The flat spot is probably from fuel starvation. Most OEM gas tanks have this issue to some extent, some are worse turning one direction or the other. The solution would be either to invest in a fuel cell with a trap door pickup, or make a surge tank for the OEM system.

Good luck!

Bob


----------



## denzter (May 1, 2006)

Thanx for your help.....while it is my first time in this car i have raced SCCA for 30 years and i couldnt agree more about exit speed....i raced at my home track in summit point and when i called this a "slug" i should have said the field was turning 34's and i was turning 47's...the fuel cell idea is a good one as in the early days of my spec racer ford we encountered that same fuel deal under hard braking then accelleration....one of those trap door deals fixed that....thanx again for your help...dennis


----------



## Matt93SE (Sep 17, 2003)

sounds like you've got more issues than just fuel. if it's having flat spots and other issues in a straight line, then there's obviously something wrong with the engine. 
My first thoughts are ignition and cam timing.. it could be waaay off but sitll running.

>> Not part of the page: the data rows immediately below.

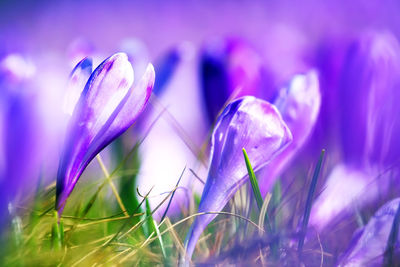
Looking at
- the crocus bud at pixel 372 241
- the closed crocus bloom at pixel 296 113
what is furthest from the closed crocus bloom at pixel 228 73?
the crocus bud at pixel 372 241

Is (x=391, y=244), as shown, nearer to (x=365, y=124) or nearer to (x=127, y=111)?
(x=365, y=124)

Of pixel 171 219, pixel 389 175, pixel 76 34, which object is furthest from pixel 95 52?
pixel 389 175

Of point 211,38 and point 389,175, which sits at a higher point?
point 211,38

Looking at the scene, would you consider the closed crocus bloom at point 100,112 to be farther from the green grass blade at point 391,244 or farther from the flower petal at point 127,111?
the green grass blade at point 391,244

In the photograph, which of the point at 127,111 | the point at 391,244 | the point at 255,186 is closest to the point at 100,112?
the point at 127,111

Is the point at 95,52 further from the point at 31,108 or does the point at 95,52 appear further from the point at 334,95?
the point at 334,95
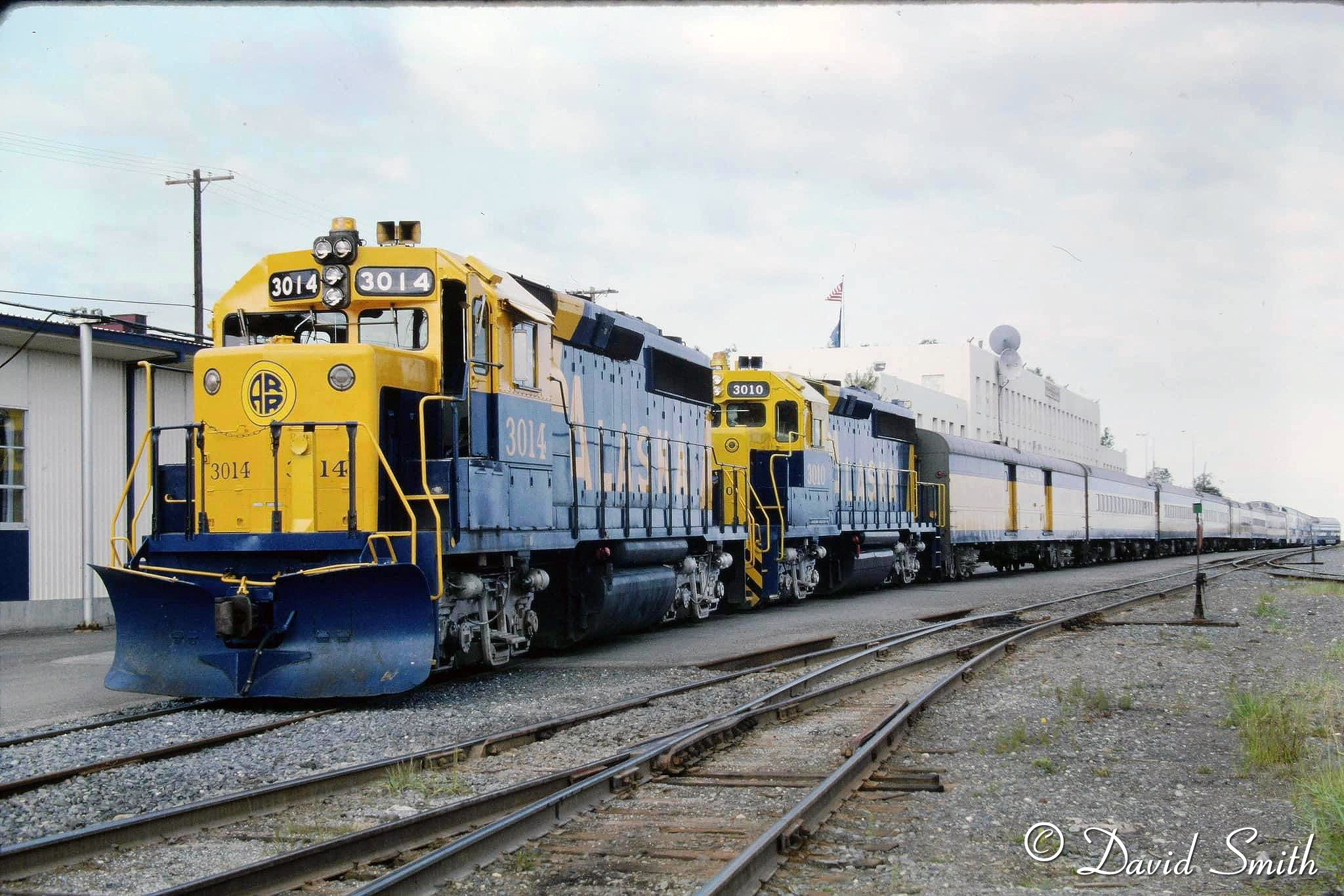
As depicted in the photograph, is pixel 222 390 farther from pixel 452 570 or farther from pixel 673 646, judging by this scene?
pixel 673 646

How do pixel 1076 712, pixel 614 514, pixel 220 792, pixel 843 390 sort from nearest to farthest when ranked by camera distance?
1. pixel 220 792
2. pixel 1076 712
3. pixel 614 514
4. pixel 843 390

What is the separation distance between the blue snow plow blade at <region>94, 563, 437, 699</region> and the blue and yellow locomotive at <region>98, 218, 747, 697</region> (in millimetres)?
15

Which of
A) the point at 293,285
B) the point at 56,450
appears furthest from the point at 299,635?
the point at 56,450

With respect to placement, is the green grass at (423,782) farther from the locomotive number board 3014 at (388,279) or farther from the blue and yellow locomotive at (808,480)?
the blue and yellow locomotive at (808,480)

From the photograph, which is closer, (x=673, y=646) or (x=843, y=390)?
(x=673, y=646)

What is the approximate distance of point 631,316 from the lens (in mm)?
14844

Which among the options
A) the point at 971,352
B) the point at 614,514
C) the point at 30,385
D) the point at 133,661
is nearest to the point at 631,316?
the point at 614,514

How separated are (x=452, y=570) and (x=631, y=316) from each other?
18.0 feet

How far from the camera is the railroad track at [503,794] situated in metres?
5.04

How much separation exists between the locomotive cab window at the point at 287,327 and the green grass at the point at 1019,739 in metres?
6.01

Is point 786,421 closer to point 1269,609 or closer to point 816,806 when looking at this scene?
point 1269,609

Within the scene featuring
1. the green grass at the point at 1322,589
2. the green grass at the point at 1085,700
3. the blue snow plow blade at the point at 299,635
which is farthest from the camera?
the green grass at the point at 1322,589

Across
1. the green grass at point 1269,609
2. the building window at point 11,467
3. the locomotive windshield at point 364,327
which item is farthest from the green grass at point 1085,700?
the building window at point 11,467

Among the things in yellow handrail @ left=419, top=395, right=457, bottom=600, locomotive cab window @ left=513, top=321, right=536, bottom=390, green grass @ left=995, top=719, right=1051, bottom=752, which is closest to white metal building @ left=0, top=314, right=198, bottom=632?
→ locomotive cab window @ left=513, top=321, right=536, bottom=390
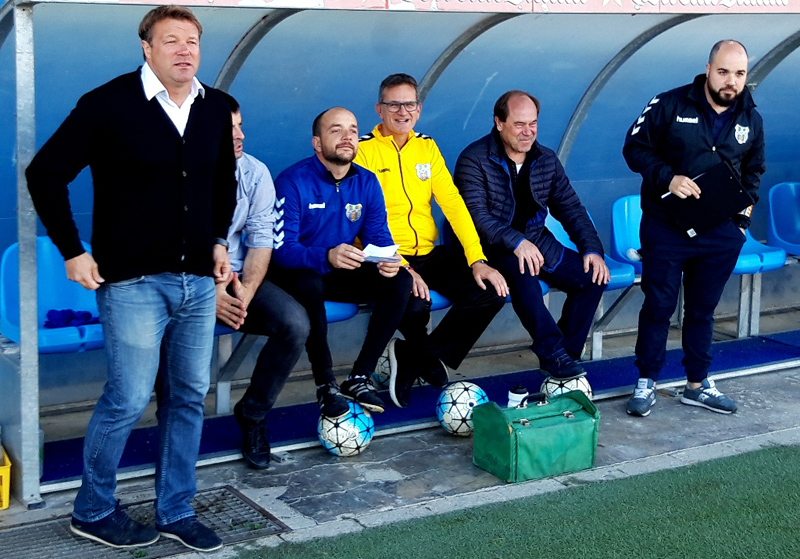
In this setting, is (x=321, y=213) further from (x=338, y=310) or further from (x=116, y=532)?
(x=116, y=532)

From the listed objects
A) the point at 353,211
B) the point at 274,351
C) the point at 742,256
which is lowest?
the point at 274,351

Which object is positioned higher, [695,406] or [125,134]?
[125,134]

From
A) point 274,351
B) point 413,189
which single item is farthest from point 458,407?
point 413,189

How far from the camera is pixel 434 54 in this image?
570cm

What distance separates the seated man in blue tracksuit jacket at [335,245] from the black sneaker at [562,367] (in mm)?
793

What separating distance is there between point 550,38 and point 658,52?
0.88 meters

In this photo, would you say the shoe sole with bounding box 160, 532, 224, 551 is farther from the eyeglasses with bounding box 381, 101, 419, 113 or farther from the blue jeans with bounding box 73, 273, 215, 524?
the eyeglasses with bounding box 381, 101, 419, 113

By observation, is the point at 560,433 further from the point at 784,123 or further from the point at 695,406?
the point at 784,123

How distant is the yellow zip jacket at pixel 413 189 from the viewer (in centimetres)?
533

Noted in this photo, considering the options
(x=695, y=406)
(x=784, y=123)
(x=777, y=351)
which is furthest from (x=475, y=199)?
(x=784, y=123)

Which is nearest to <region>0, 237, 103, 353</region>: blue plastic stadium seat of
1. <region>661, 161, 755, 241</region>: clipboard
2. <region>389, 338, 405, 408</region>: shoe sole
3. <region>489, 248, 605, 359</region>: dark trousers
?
<region>389, 338, 405, 408</region>: shoe sole

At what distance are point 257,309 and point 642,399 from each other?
6.58ft

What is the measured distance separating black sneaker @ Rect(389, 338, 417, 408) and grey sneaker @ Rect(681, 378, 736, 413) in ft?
4.64

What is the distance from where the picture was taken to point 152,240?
342cm
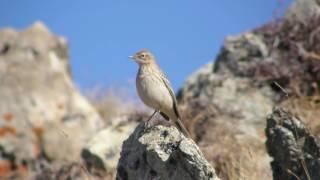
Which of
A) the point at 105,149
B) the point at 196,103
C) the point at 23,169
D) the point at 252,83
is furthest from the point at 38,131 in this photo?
the point at 252,83

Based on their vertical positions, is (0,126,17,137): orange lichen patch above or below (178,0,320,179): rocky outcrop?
above

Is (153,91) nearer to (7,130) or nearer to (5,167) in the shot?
(5,167)

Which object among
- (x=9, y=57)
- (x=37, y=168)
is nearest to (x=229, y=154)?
(x=37, y=168)

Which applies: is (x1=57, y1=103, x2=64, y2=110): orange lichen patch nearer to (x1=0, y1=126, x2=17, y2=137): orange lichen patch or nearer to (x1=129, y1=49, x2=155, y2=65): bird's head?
(x1=0, y1=126, x2=17, y2=137): orange lichen patch

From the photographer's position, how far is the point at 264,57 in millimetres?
13633

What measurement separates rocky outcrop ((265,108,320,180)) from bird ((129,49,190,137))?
169 centimetres

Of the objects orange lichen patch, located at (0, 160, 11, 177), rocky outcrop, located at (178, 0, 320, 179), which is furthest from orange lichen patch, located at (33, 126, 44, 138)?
rocky outcrop, located at (178, 0, 320, 179)

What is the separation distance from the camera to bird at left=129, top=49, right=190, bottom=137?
896 centimetres

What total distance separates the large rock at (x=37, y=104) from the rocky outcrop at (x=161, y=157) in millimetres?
7947

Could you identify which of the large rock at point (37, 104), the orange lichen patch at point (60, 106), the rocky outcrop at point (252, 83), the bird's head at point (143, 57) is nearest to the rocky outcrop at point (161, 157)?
the bird's head at point (143, 57)

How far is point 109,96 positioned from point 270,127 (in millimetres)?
12372

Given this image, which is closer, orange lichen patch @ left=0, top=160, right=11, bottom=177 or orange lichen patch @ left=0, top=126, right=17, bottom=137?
orange lichen patch @ left=0, top=160, right=11, bottom=177

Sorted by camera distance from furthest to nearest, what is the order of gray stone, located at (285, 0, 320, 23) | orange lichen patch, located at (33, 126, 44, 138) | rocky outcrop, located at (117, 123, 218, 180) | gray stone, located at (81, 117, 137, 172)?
1. orange lichen patch, located at (33, 126, 44, 138)
2. gray stone, located at (285, 0, 320, 23)
3. gray stone, located at (81, 117, 137, 172)
4. rocky outcrop, located at (117, 123, 218, 180)

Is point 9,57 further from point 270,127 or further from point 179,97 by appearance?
point 270,127
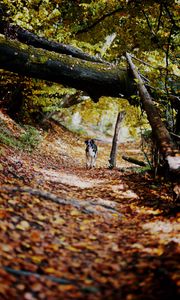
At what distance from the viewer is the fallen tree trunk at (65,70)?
25.5 ft

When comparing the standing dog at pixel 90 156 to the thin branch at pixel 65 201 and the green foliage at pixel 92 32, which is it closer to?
the green foliage at pixel 92 32

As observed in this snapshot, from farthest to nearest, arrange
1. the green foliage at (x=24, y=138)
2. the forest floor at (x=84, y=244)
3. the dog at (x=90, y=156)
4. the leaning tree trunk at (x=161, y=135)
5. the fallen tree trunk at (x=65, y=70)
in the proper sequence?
the dog at (x=90, y=156)
the green foliage at (x=24, y=138)
the fallen tree trunk at (x=65, y=70)
the leaning tree trunk at (x=161, y=135)
the forest floor at (x=84, y=244)

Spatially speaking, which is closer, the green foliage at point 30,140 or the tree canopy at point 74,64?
the tree canopy at point 74,64

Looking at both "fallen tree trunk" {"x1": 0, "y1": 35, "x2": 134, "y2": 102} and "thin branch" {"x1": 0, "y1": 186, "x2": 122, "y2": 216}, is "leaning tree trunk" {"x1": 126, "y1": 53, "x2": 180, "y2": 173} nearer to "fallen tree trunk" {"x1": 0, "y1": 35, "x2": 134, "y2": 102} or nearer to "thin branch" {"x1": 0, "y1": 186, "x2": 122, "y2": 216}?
"fallen tree trunk" {"x1": 0, "y1": 35, "x2": 134, "y2": 102}

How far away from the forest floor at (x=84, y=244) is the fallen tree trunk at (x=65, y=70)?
2.55 meters

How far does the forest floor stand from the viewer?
2.87 meters

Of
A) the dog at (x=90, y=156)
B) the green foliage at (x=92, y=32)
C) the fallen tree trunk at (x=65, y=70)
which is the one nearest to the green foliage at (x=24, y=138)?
the green foliage at (x=92, y=32)

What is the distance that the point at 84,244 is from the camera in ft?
13.0

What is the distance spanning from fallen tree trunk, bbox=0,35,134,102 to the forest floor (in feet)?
8.35

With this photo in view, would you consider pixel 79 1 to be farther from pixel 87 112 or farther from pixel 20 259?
pixel 20 259

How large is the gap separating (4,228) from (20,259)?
662 millimetres

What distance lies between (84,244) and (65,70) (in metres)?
5.24

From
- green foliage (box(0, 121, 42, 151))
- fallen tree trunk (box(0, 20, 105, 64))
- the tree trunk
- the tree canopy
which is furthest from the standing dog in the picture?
fallen tree trunk (box(0, 20, 105, 64))

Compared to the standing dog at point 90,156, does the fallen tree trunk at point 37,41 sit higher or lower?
higher
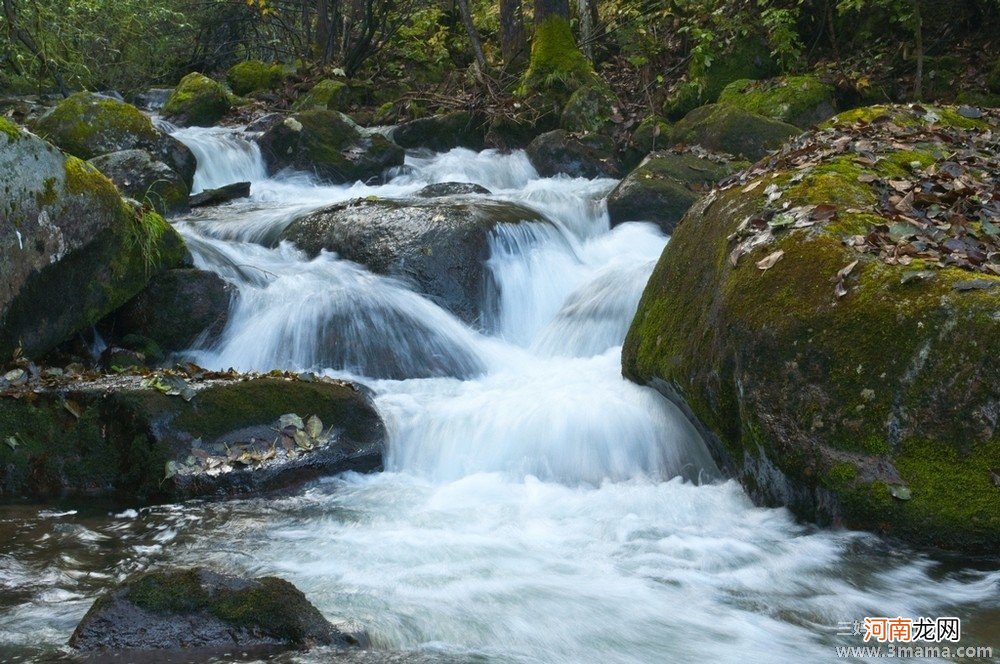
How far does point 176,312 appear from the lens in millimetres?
A: 7738

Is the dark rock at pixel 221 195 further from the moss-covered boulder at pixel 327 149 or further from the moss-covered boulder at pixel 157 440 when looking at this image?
the moss-covered boulder at pixel 157 440

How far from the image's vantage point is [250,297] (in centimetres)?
832

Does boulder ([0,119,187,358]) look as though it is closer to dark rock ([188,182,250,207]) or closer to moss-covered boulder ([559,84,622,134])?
dark rock ([188,182,250,207])

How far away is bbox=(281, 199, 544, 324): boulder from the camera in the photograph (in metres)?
8.77

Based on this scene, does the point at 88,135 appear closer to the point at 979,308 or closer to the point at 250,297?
the point at 250,297

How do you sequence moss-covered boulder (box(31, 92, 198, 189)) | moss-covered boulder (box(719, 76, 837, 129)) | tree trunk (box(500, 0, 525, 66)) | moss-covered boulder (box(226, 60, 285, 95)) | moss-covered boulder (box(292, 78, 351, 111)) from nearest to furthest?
1. moss-covered boulder (box(31, 92, 198, 189))
2. moss-covered boulder (box(719, 76, 837, 129))
3. tree trunk (box(500, 0, 525, 66))
4. moss-covered boulder (box(292, 78, 351, 111))
5. moss-covered boulder (box(226, 60, 285, 95))

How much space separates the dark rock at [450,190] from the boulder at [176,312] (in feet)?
12.8

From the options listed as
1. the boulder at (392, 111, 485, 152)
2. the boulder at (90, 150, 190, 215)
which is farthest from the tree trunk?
the boulder at (90, 150, 190, 215)

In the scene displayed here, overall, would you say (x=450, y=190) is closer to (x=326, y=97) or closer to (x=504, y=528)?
(x=326, y=97)

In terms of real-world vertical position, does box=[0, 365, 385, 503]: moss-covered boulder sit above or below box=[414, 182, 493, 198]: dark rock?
below

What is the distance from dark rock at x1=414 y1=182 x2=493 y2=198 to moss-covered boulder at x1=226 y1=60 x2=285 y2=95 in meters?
8.12

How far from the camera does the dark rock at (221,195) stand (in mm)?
11531

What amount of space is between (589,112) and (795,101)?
3.01m


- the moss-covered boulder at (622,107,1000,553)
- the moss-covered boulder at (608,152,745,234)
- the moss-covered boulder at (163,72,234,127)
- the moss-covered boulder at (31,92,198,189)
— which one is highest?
the moss-covered boulder at (163,72,234,127)
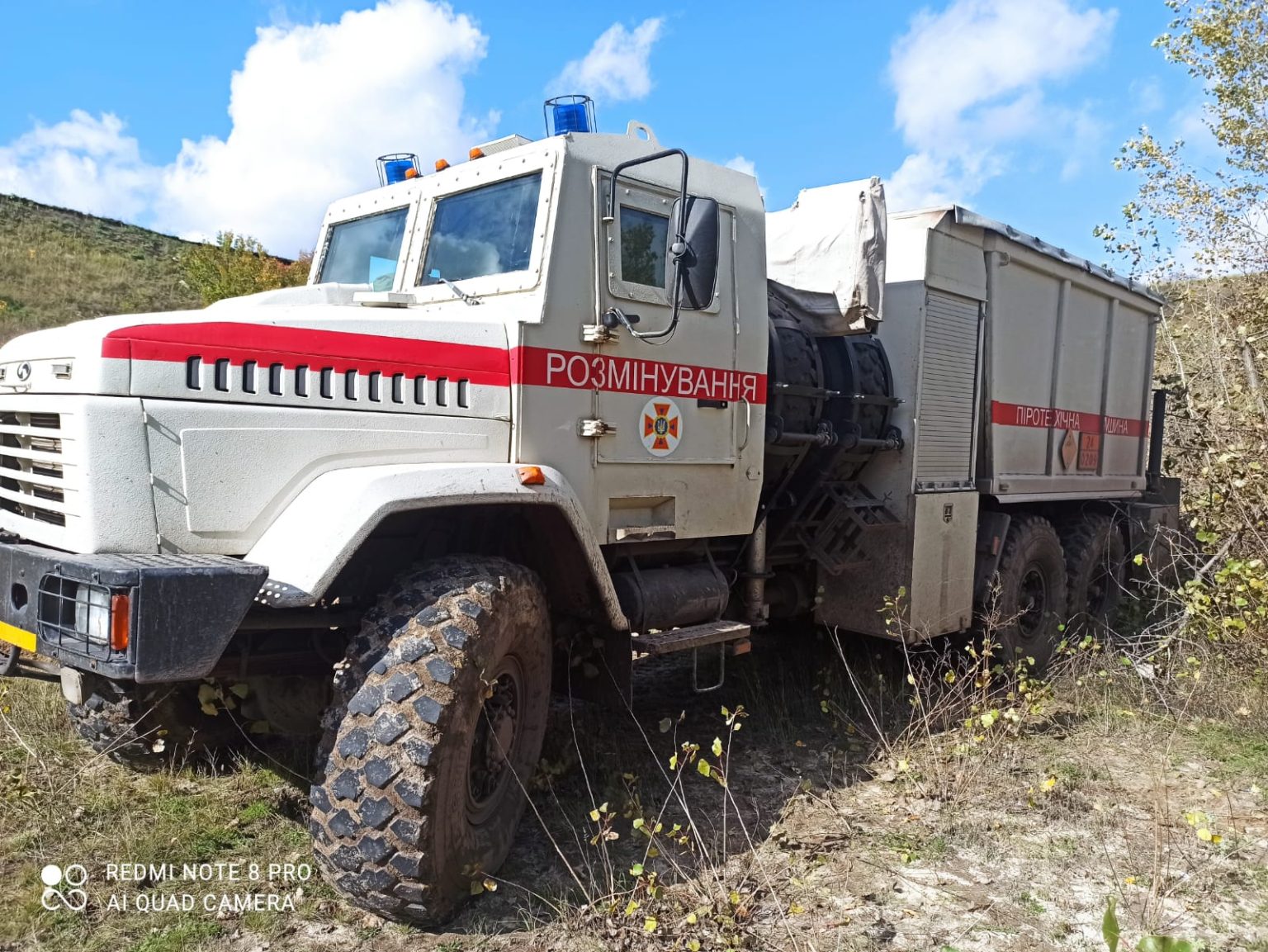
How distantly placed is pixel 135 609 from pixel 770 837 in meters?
2.47

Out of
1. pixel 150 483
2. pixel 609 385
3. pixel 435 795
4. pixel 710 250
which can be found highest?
pixel 710 250

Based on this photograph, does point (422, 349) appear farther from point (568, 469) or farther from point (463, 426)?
point (568, 469)

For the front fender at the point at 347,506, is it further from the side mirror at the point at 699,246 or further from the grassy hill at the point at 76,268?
the grassy hill at the point at 76,268

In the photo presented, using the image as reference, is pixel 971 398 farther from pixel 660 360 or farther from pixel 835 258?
pixel 660 360

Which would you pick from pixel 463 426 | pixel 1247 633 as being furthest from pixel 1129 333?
pixel 463 426

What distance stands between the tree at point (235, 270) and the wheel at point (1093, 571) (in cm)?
1425

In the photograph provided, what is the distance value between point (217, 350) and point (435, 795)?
1.55m

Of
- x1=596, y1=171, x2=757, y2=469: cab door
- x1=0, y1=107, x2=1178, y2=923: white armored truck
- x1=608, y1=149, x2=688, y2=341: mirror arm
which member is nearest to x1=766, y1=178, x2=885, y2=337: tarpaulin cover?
x1=0, y1=107, x2=1178, y2=923: white armored truck

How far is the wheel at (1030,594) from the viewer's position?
6457 millimetres

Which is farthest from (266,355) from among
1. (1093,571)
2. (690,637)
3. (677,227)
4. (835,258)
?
(1093,571)

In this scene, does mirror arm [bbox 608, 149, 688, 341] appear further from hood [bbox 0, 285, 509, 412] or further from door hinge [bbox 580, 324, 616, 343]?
hood [bbox 0, 285, 509, 412]

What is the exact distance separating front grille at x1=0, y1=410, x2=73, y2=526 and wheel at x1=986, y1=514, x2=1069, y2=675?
16.8ft

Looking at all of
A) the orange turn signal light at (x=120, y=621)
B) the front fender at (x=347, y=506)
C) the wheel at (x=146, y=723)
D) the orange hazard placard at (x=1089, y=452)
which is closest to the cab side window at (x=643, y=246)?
the front fender at (x=347, y=506)

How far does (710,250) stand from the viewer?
387cm
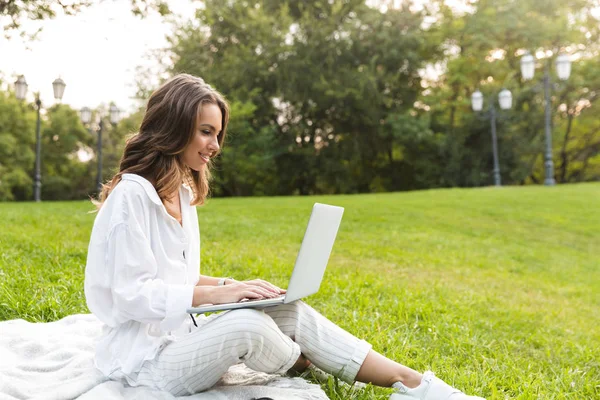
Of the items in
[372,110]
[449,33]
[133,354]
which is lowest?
[133,354]

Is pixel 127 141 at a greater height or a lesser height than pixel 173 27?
lesser

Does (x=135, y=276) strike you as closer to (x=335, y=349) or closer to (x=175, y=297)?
(x=175, y=297)

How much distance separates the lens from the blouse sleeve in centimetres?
232

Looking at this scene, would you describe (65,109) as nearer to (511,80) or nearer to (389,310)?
(511,80)

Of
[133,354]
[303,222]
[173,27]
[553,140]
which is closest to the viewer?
[133,354]

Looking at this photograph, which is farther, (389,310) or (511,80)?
(511,80)

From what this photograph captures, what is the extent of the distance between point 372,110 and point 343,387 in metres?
23.2

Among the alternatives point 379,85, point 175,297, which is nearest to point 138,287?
point 175,297

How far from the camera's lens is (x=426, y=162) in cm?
2616

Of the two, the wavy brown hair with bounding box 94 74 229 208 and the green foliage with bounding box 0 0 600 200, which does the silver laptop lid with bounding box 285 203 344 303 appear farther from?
the green foliage with bounding box 0 0 600 200

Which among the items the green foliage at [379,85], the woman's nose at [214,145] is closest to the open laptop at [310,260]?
the woman's nose at [214,145]

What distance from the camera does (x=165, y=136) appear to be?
→ 258 centimetres

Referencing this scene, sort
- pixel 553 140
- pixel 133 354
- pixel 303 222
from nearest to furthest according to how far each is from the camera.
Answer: pixel 133 354, pixel 303 222, pixel 553 140

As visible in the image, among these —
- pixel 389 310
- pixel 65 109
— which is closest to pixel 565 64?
pixel 389 310
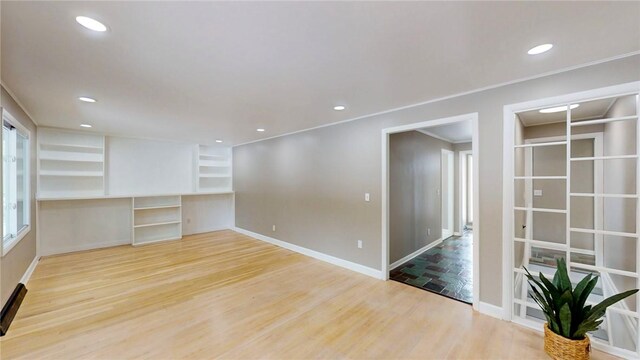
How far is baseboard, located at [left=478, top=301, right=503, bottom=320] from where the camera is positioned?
2.57 m

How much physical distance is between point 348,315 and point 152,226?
5.27 meters

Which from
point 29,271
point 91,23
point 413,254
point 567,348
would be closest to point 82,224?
point 29,271

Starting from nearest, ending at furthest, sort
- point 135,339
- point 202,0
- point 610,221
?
1. point 202,0
2. point 135,339
3. point 610,221

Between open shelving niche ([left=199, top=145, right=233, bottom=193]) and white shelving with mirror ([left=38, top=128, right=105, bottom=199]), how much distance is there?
1946mm

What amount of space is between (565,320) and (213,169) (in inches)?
281

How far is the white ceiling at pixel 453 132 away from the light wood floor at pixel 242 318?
289 cm

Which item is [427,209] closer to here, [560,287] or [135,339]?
[560,287]

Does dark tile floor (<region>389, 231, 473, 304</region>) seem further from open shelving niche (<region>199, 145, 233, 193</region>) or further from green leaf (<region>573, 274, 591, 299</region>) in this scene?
open shelving niche (<region>199, 145, 233, 193</region>)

What engine is in the car as well? 160psi sounds pretty low to me. that's a pretty low CR if everything is sealing properly in the engine.


----------



## denzter (May 1, 2006)

a fuel cell and new pump fixed the "flat spot"...motor ran well...still lacks any serious horsepower....got me nearly half way to where i needed..(picked up 6 seconds this past weekend at the same track)......the engine may be a bit tired and i'm going there next.....any clue if anyone make a coil over suspension conversion for this car?.....the engine is a 1.6 TBI.....


----------



## morepower2 (Apr 19, 2002)

denzter said:


> a fuel cell and new pump fixed the "flat spot"...motor ran well...still lacks any serious horsepower....got me nearly half way to where i needed..(picked up 6 seconds this past weekend at the same track)......the engine may be a bit tired and i'm going there next.....any clue if anyone make a coil over suspension conversion for this car?.....the engine is a 1.6 TBI.....


Nissan motorsports has a euro spec stock cam for your motor which would be hard to catch. They have a header also. Stuff made for the B13 SE-R almost fits, it can be made to fit with minor mods like drilling the shock towers. This set up is a fairly inexpensive one.

http://www.nissanperformancemag.com/may06/project_racer/


----------